◆ WORK REQUEST: Write out all the entries word for word, but skip any images.

◆ SUPPLIED RECORDS:

-*-*-

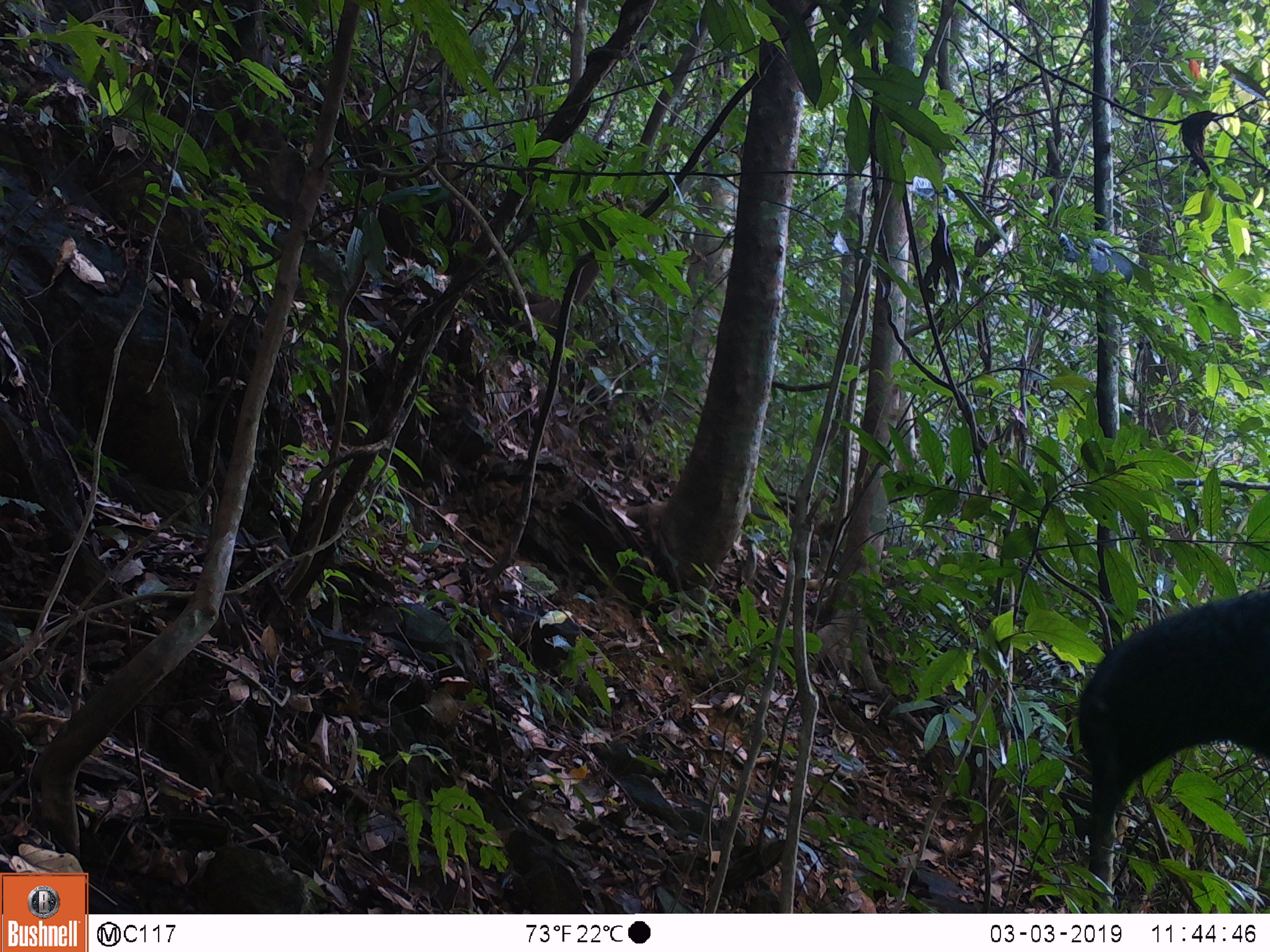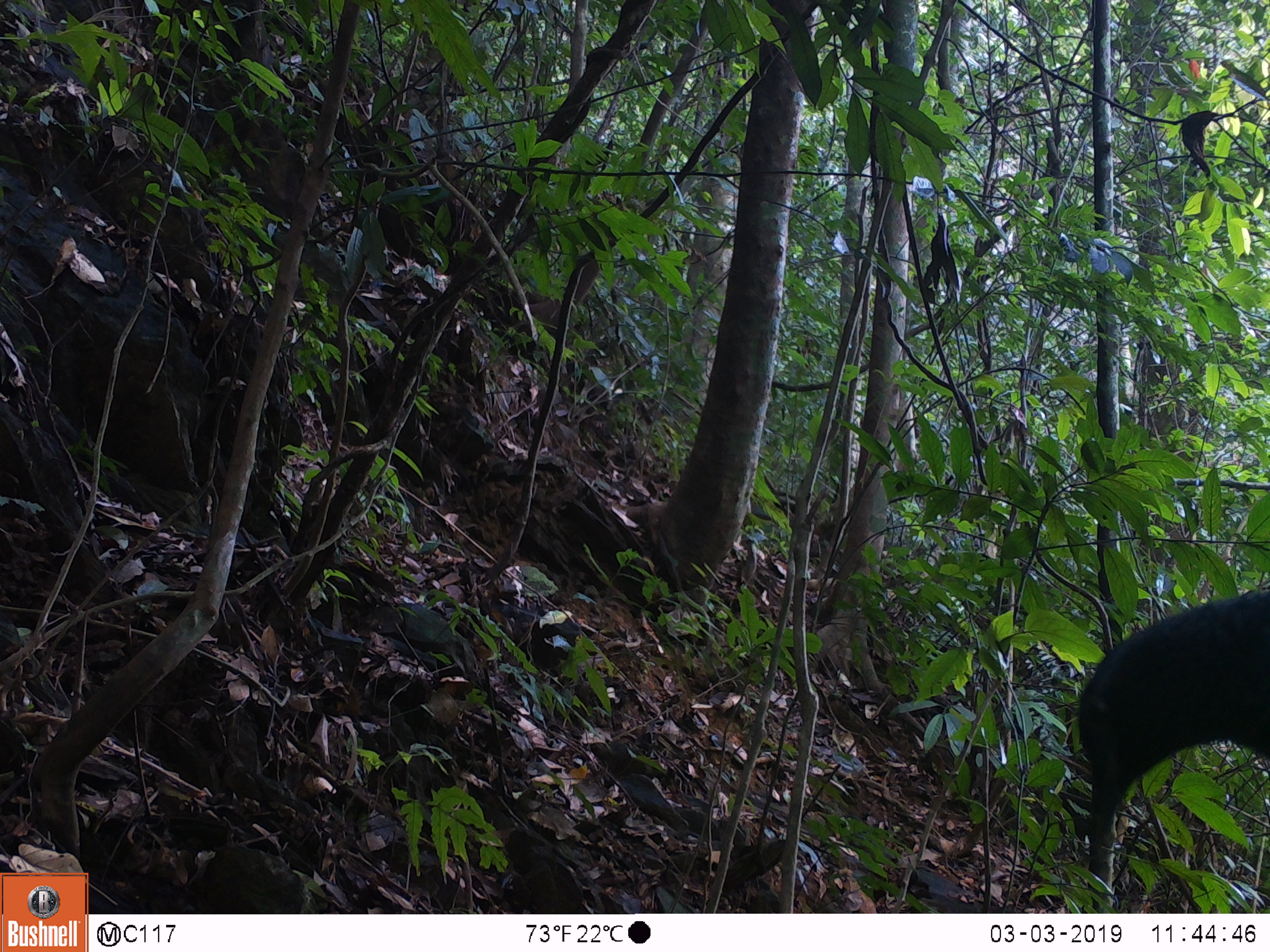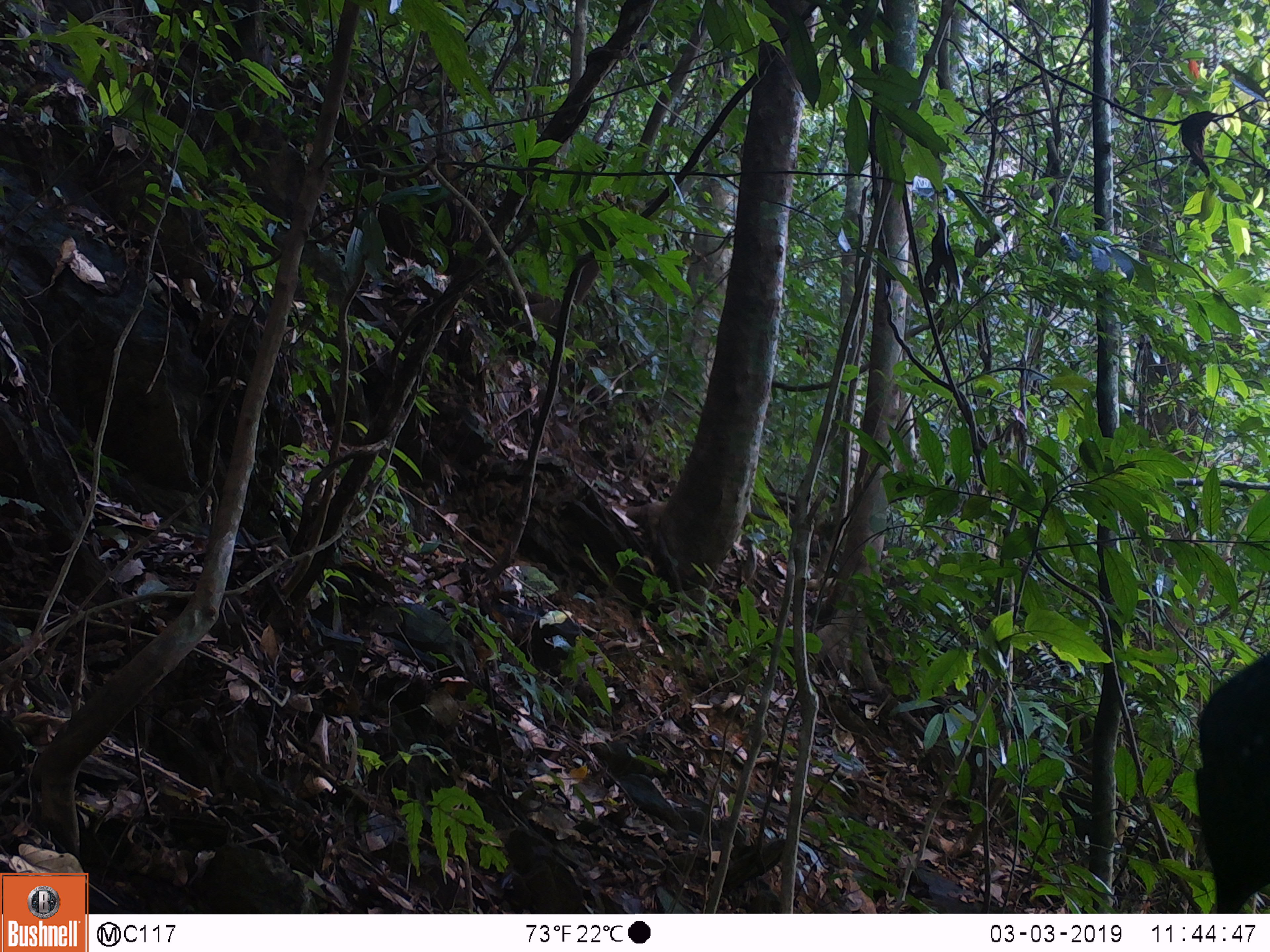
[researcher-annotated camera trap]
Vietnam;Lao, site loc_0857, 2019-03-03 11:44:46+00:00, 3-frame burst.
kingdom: Animalia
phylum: Chordata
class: Aves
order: Passeriformes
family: Muscicapidae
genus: Myophonus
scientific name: Myophonus caeruleus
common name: blue whistling thrush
Blue whistling thrush (Myophonus caeruleus). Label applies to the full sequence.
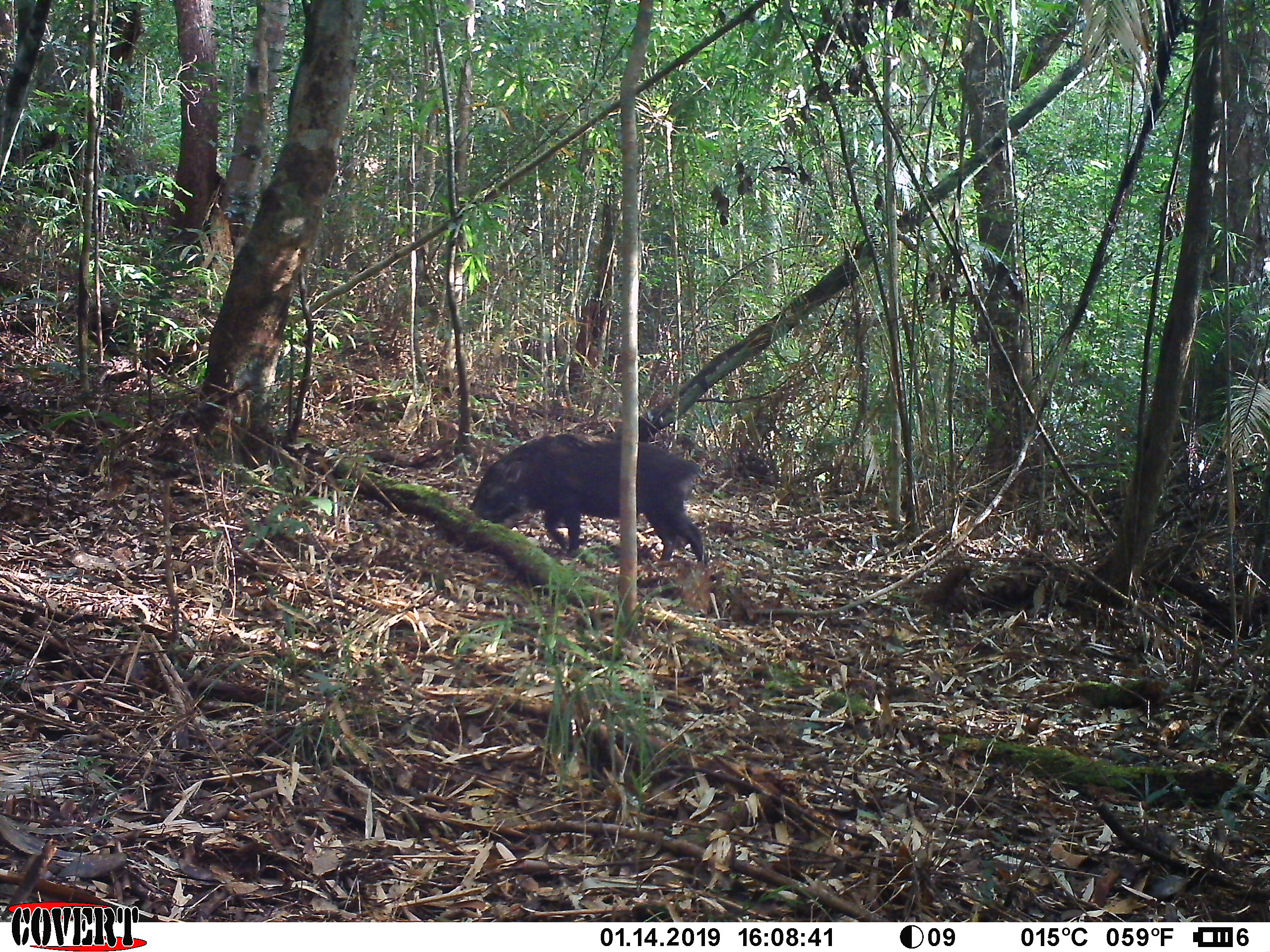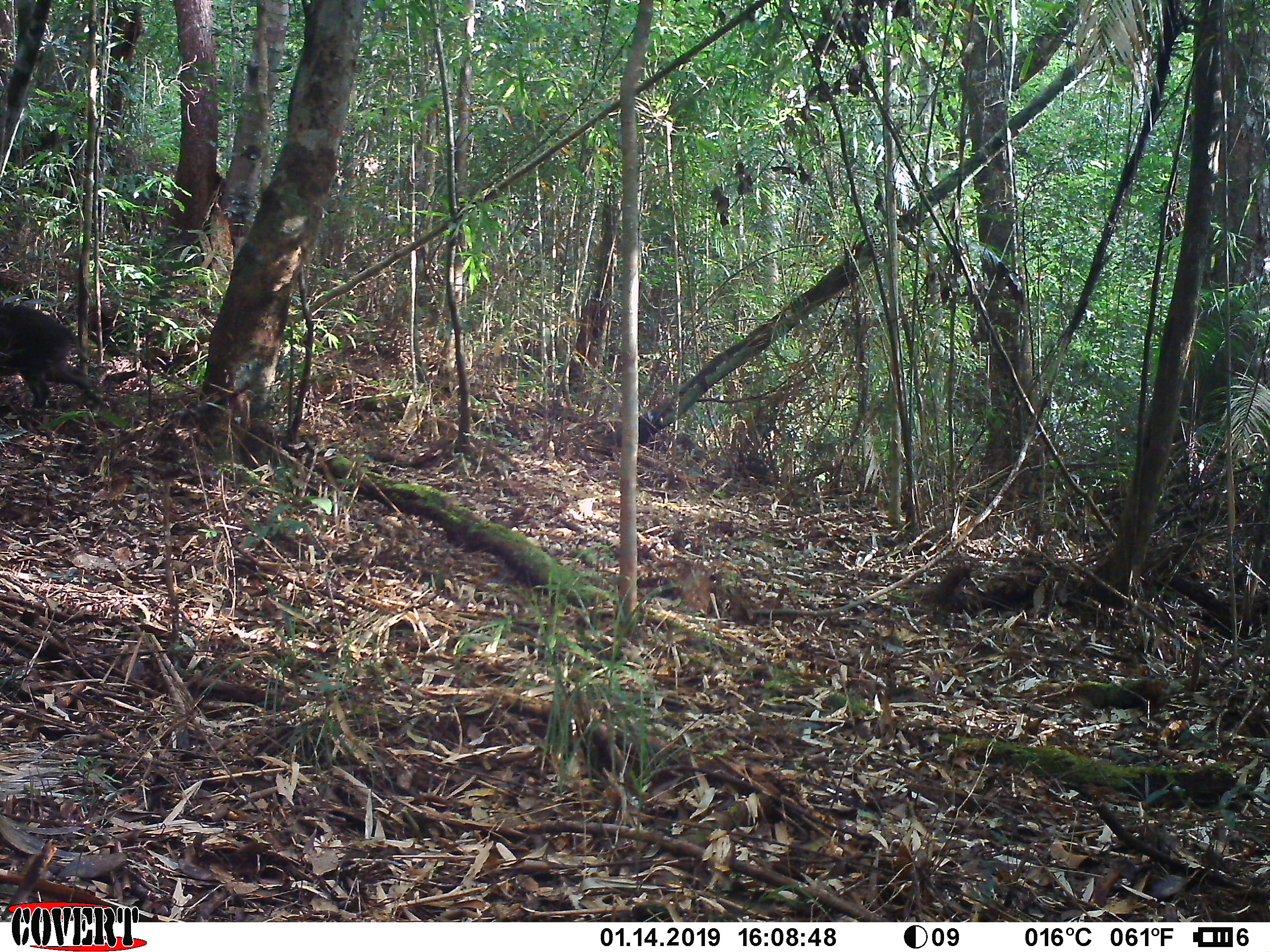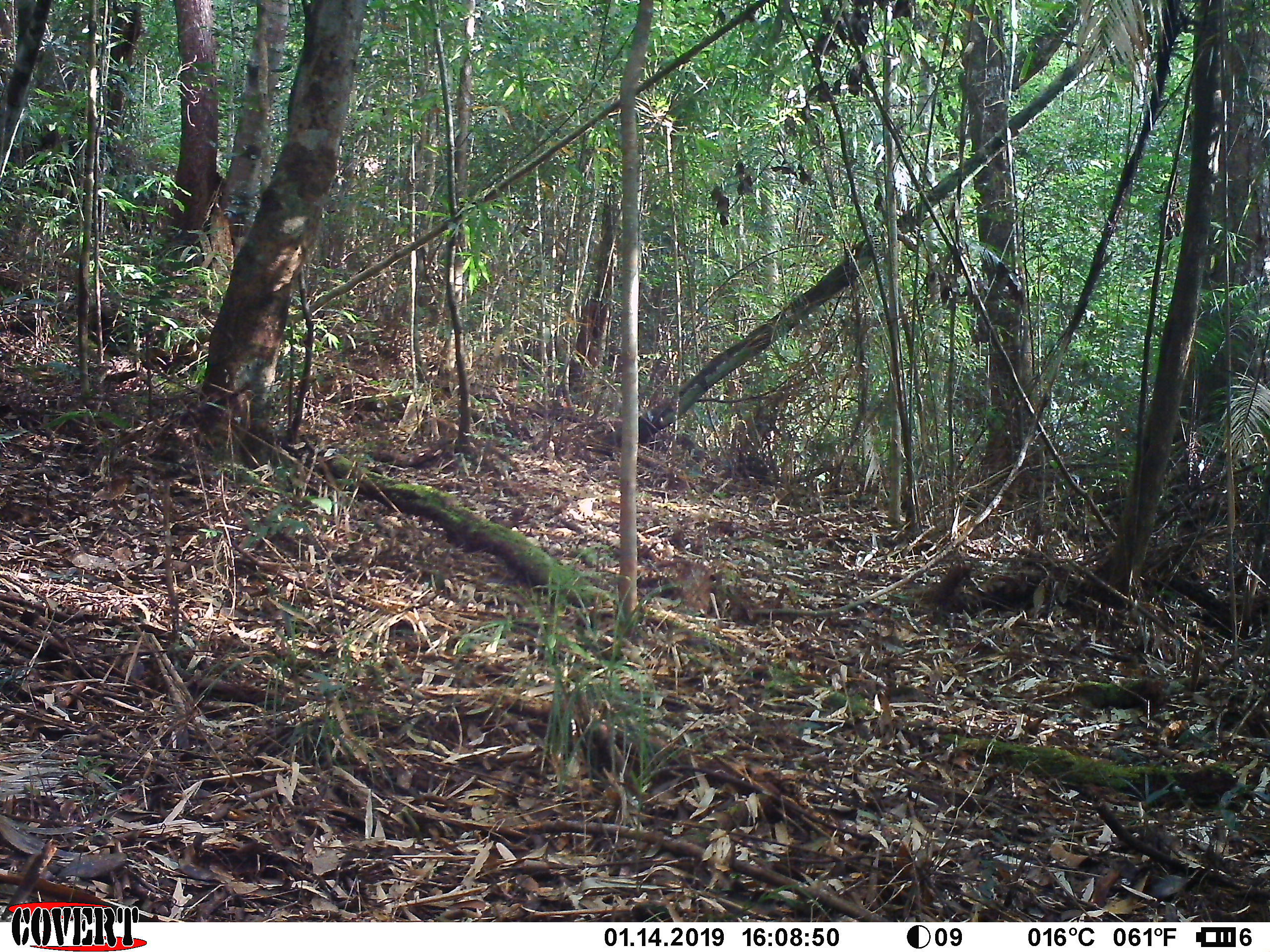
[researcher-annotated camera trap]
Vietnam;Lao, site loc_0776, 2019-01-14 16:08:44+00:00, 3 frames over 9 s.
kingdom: Animalia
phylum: Chordata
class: Mammalia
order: Artiodactyla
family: Suidae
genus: Sus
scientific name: Sus scrofa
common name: eurasian wild pig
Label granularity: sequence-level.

-*-*-

◆ SOLUTION FOR THIS TASK:
[researcher-annotated camera trap]
Vietnam;Lao, site loc_0857, 2019-03-03 11:44:46+00:00, 3-frame burst.
kingdom: Animalia
phylum: Chordata
class: Aves
order: Passeriformes
family: Muscicapidae
genus: Myophonus
scientific name: Myophonus caeruleus
common name: blue whistling thrush
Blue whistling thrush (Myophonus caeruleus). Label applies to the full sequence.
[researcher-annotated camera trap]
Vietnam;Lao, site loc_0776, 2019-01-14 16:08:44+00:00, 3 frames over 9 s.
kingdom: Animalia
phylum: Chordata
class: Mammalia
order: Artiodactyla
family: Suidae
genus: Sus
scientific name: Sus scrofa
common name: eurasian wild pig
Label granularity: sequence-level.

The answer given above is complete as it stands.